**WHAT TO DO:**
Wherever the word "sequence" appears in a line of the records, copy that line.

(Saved data entries)

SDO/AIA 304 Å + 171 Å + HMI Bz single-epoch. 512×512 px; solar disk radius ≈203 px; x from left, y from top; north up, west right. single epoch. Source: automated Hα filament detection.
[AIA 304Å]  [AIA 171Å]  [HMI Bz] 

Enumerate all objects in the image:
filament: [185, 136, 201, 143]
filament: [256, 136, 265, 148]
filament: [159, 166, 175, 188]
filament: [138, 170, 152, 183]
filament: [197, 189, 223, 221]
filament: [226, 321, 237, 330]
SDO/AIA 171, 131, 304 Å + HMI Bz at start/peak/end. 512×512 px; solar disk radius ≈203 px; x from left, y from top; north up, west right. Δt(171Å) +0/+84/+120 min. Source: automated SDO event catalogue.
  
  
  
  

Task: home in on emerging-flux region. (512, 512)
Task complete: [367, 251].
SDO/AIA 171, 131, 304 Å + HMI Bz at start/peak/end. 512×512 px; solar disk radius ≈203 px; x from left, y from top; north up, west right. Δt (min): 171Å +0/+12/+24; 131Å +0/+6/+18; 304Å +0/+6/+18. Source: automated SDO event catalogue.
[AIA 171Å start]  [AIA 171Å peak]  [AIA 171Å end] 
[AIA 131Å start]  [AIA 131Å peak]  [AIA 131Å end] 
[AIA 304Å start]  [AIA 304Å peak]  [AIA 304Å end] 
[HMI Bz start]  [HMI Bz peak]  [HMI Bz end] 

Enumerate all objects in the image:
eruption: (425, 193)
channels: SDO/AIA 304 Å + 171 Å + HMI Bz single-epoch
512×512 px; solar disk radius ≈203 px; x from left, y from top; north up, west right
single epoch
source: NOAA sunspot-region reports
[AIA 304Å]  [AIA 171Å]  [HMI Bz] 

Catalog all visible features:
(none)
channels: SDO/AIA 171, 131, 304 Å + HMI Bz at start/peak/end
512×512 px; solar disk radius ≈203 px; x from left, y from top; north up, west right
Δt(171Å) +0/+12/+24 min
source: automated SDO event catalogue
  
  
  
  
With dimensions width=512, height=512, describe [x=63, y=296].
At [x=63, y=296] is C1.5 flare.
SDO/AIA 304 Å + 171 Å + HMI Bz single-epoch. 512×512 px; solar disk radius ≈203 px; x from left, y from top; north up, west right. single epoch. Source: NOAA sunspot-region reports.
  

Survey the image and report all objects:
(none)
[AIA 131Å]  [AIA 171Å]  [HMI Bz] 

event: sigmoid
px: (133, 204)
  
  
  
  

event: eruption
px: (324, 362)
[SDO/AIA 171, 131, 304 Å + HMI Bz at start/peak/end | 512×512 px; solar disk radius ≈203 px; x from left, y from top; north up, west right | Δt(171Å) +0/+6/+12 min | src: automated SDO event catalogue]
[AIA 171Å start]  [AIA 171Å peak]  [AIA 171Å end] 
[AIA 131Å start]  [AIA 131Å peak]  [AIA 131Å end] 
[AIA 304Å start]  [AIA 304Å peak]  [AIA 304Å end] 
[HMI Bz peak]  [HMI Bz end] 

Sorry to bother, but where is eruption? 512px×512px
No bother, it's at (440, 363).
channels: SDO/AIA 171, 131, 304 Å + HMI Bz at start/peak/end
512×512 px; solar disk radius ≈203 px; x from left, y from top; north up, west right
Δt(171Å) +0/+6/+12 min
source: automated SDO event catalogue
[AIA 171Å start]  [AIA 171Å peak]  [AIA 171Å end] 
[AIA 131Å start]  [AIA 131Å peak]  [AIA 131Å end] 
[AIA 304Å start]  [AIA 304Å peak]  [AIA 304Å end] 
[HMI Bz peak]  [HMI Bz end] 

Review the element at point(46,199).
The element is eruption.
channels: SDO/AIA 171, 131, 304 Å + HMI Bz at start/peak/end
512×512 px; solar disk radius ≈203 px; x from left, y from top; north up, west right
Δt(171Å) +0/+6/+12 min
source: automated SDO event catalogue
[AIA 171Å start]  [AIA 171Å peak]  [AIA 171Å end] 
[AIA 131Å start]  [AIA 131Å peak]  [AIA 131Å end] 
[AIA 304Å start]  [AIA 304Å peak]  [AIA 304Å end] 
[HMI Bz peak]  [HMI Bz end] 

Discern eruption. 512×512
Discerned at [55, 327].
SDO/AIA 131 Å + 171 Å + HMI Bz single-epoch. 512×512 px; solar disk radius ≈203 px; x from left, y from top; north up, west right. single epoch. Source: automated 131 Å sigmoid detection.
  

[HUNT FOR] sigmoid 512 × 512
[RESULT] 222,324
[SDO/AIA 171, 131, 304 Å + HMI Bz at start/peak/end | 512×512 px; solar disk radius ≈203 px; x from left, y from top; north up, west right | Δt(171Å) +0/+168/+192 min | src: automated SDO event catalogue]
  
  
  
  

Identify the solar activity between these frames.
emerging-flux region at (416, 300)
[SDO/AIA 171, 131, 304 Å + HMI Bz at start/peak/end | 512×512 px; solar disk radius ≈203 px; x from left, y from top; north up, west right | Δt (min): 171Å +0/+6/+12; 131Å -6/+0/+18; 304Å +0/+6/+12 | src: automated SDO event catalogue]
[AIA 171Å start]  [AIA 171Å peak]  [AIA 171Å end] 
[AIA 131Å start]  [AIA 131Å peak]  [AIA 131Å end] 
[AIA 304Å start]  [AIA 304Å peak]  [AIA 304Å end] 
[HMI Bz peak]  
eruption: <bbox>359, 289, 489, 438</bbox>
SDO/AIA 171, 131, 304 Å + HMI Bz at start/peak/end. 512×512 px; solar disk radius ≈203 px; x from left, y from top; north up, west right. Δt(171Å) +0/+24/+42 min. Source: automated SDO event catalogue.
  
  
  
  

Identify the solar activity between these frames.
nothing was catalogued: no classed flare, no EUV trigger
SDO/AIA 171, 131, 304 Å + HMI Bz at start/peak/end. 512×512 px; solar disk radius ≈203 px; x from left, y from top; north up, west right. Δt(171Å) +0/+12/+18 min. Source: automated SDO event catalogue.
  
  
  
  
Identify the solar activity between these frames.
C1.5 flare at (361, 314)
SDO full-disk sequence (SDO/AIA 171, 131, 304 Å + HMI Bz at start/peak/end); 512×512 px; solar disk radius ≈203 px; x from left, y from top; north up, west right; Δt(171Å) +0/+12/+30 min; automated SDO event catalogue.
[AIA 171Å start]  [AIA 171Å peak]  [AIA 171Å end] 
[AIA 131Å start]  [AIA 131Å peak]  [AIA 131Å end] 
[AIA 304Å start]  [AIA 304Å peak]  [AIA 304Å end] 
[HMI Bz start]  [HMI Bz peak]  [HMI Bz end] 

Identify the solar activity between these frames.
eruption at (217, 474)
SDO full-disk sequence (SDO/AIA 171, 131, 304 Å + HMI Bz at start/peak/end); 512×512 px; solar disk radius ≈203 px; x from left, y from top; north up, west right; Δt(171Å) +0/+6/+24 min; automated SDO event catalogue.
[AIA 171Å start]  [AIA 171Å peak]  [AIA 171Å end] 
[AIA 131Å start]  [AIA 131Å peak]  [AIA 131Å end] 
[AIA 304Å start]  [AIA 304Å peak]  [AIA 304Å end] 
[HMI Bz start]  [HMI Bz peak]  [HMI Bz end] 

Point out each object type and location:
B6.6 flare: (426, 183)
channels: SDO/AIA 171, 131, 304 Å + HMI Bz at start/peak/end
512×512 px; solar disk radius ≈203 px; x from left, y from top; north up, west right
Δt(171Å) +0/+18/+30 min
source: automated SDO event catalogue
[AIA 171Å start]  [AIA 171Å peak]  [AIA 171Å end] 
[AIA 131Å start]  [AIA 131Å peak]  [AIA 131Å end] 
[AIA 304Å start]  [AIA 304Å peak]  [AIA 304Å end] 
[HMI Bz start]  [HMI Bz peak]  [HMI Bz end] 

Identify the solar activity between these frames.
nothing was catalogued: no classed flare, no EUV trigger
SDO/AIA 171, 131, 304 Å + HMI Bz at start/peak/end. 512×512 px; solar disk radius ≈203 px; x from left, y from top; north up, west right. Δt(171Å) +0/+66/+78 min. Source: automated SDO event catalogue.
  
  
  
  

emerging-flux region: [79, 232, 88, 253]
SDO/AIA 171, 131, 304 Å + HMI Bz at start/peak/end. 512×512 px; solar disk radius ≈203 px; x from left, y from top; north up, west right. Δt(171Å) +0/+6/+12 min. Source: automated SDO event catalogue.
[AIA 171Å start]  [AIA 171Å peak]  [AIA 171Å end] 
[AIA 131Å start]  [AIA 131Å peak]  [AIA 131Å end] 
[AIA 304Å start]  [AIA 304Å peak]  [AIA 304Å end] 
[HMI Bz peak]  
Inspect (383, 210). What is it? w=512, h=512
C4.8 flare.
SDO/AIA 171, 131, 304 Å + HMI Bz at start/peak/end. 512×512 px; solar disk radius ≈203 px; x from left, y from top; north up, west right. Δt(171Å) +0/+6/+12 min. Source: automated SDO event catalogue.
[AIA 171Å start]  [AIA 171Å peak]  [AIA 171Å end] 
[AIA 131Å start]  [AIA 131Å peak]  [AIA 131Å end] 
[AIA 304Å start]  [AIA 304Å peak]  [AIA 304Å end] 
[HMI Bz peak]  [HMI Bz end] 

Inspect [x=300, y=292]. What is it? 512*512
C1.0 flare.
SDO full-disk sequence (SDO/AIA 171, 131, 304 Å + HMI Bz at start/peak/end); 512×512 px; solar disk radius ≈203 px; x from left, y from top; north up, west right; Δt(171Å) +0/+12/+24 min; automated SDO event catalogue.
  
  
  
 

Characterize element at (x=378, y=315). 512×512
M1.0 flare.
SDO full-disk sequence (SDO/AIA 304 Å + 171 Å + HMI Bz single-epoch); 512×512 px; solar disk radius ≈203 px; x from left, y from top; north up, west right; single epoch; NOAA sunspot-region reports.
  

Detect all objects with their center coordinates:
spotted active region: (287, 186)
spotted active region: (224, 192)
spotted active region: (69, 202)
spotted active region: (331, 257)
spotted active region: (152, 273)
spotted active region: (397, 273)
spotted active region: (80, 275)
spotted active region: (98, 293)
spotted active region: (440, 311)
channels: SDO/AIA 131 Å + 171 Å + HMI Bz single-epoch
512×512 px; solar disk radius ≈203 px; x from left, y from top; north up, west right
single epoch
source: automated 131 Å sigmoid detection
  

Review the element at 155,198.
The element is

**ANSWER BELOW:**
SDO full-disk sequence (SDO/AIA 171, 131, 304 Å + HMI Bz at start/peak/end); 512×512 px; solar disk radius ≈203 px; x from left, y from top; north up, west right; Δt(171Å) +0/+12/+30 min; automated SDO event catalogue.
SDO full-disk sequence (SDO/AIA 171, 131, 304 Å + HMI Bz at start/peak/end); 512×512 px; solar disk radius ≈203 px; x from left, y from top; north up, west right; Δt(171Å) +0/+6/+24 min; automated SDO event catalogue.
SDO full-disk sequence (SDO/AIA 171, 131, 304 Å + HMI Bz at start/peak/end); 512×512 px; solar disk radius ≈203 px; x from left, y from top; north up, west right; Δt(171Å) +0/+12/+24 min; automated SDO event catalogue.
SDO full-disk sequence (SDO/AIA 304 Å + 171 Å + HMI Bz single-epoch); 512×512 px; solar disk radius ≈203 px; x from left, y from top; north up, west right; single epoch; NOAA sunspot-region reports.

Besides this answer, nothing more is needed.